==== Data supplied ====

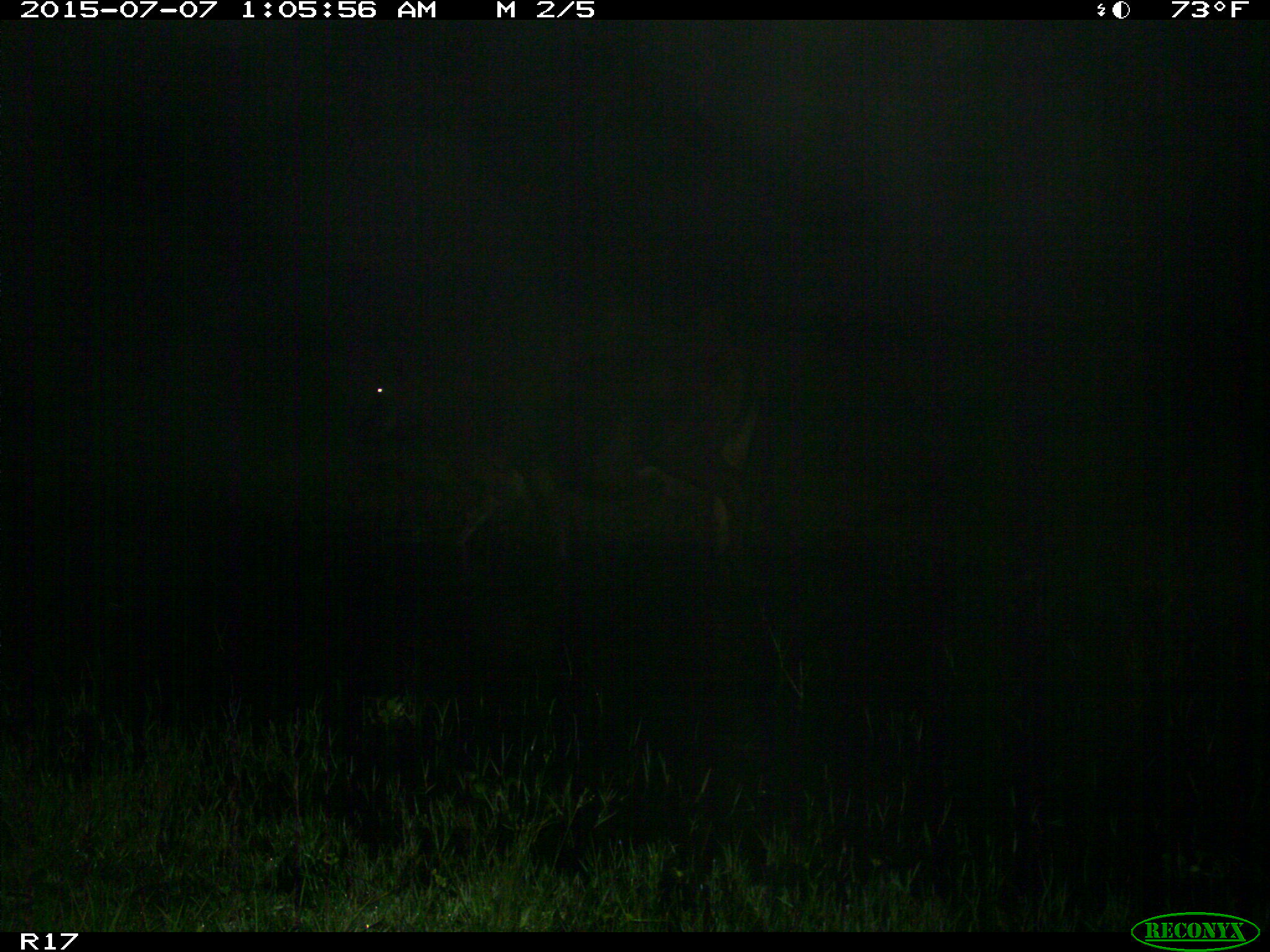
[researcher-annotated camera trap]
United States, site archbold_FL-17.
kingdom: Animalia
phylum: Chordata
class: Mammalia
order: Artiodactyla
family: Bovidae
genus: Bos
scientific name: Bos taurus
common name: domestic cow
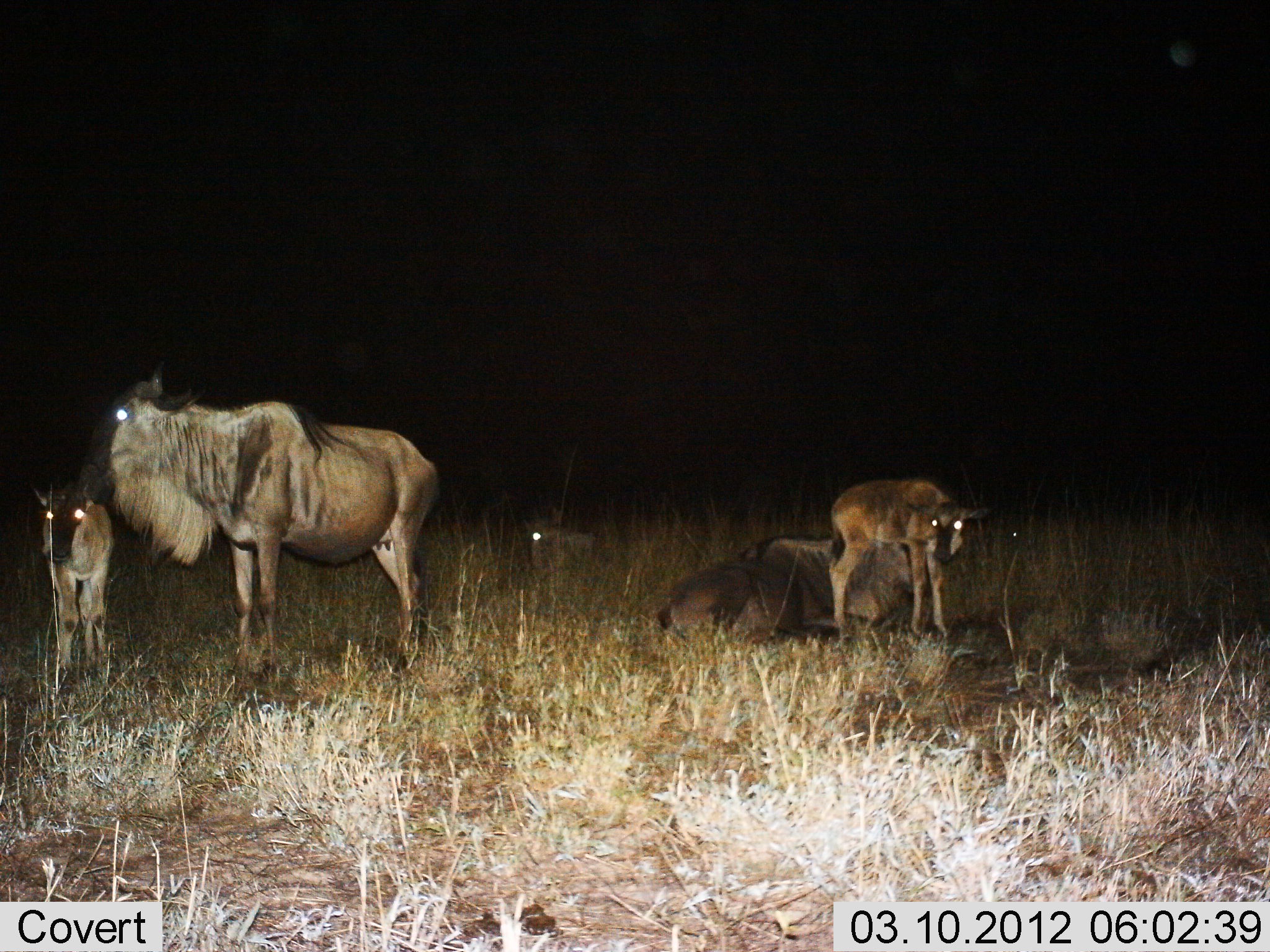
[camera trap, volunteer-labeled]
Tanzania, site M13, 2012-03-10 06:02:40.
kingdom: Animalia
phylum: Chordata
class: Mammalia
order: Artiodactyla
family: Bovidae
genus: Connochaetes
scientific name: Connochaetes taurinus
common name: blue wildebeest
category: wildebeest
Wildebeest (blue wildebeest) (Connochaetes taurinus), count 5. Behavior (volunteer vote fractions): standing 83%, resting 92%, moving 0%, interacting 0%. Young present (vote fraction): 100%. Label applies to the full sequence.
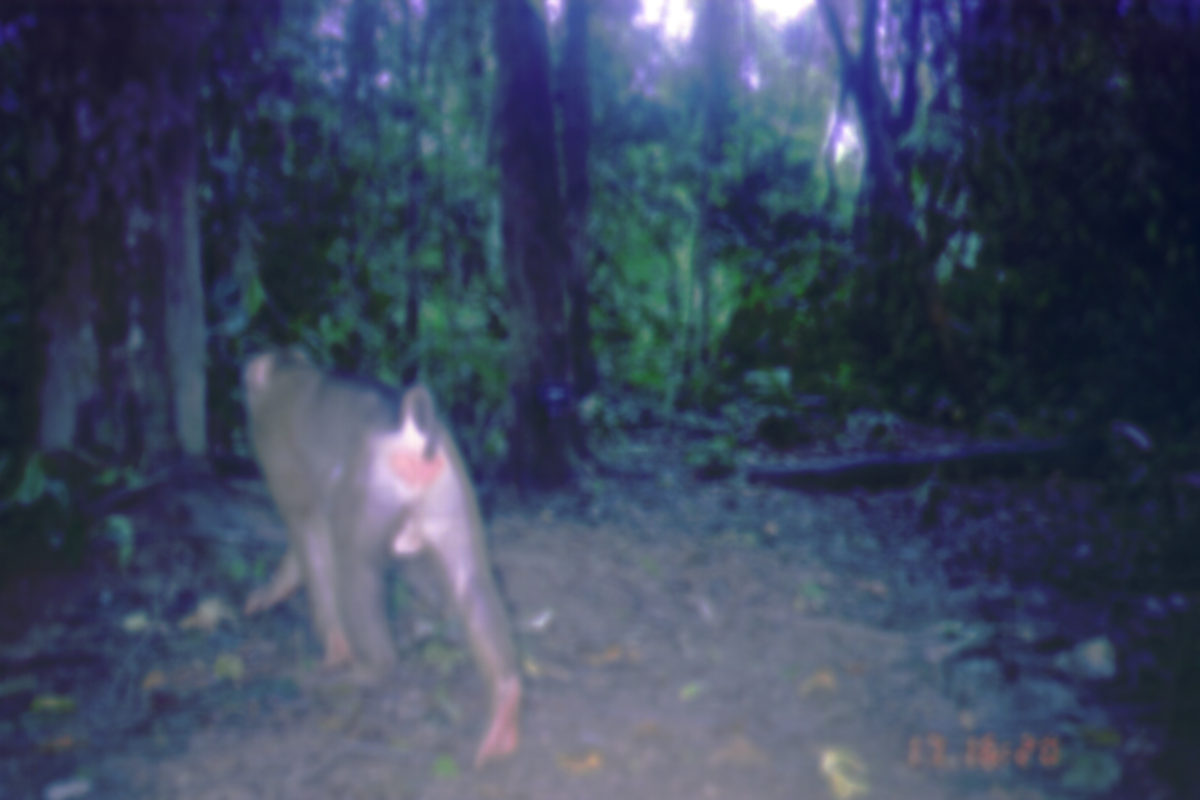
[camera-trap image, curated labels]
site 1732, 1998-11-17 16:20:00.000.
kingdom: Animalia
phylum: Chordata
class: Mammalia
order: Primates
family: Cercopithecidae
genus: Macaca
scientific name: Macaca nemestrina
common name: southern pig-tailed macaque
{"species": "Macaca nemestrina (southern pig-tailed macaque)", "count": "1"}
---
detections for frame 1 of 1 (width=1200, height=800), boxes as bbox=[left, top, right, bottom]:
macaca nemestrina: bbox=[235, 336, 532, 775]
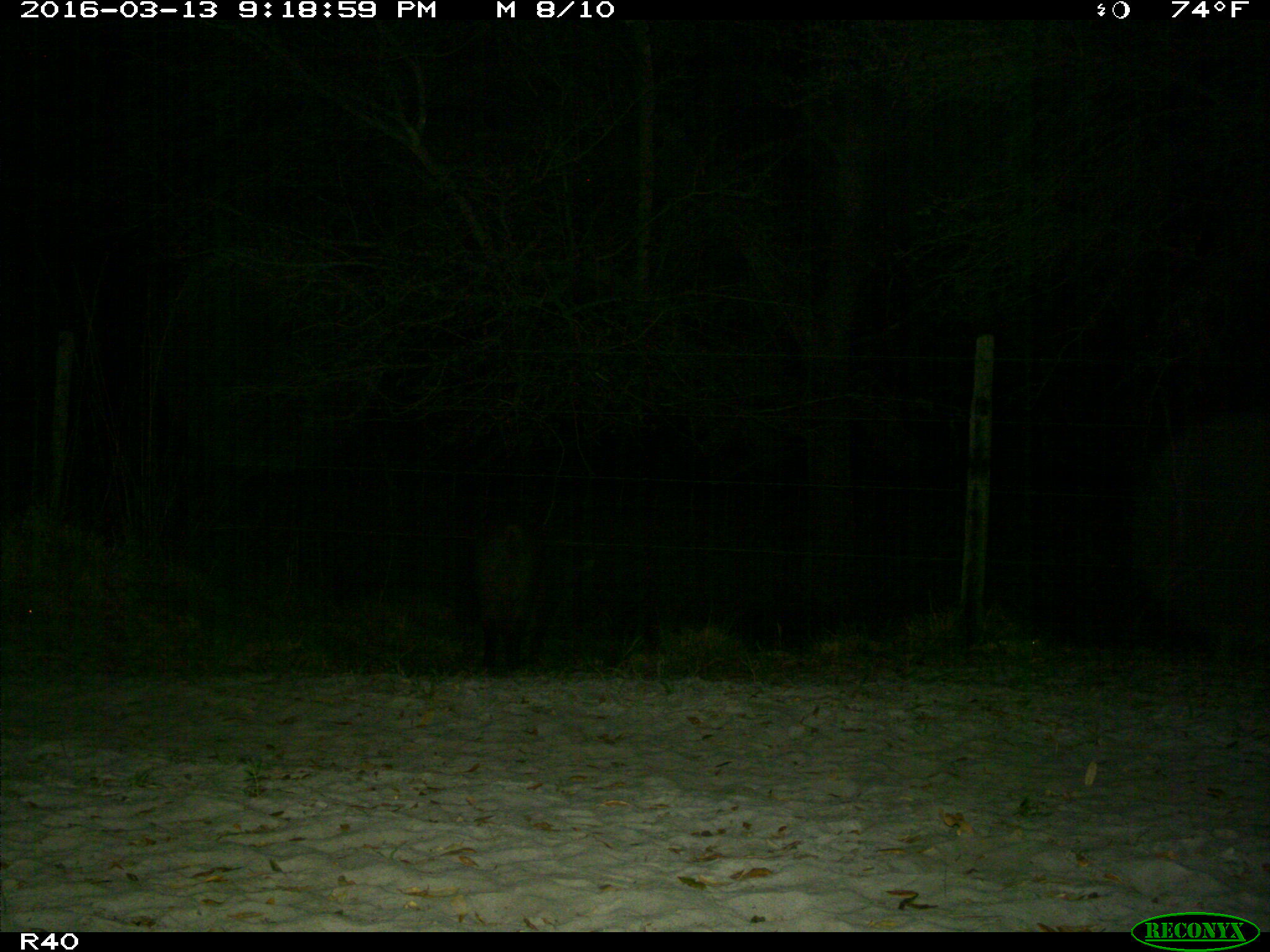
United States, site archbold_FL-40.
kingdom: Animalia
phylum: Chordata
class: Mammalia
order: Artiodactyla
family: Suidae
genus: Sus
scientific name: Sus scrofa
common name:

====

● Problem
Scan the material above for the string "common" and copy every line that has it.

● Response area
common name: domestic cow
common name: blue wildebeest
common name: southern pig-tailed macaque
common name:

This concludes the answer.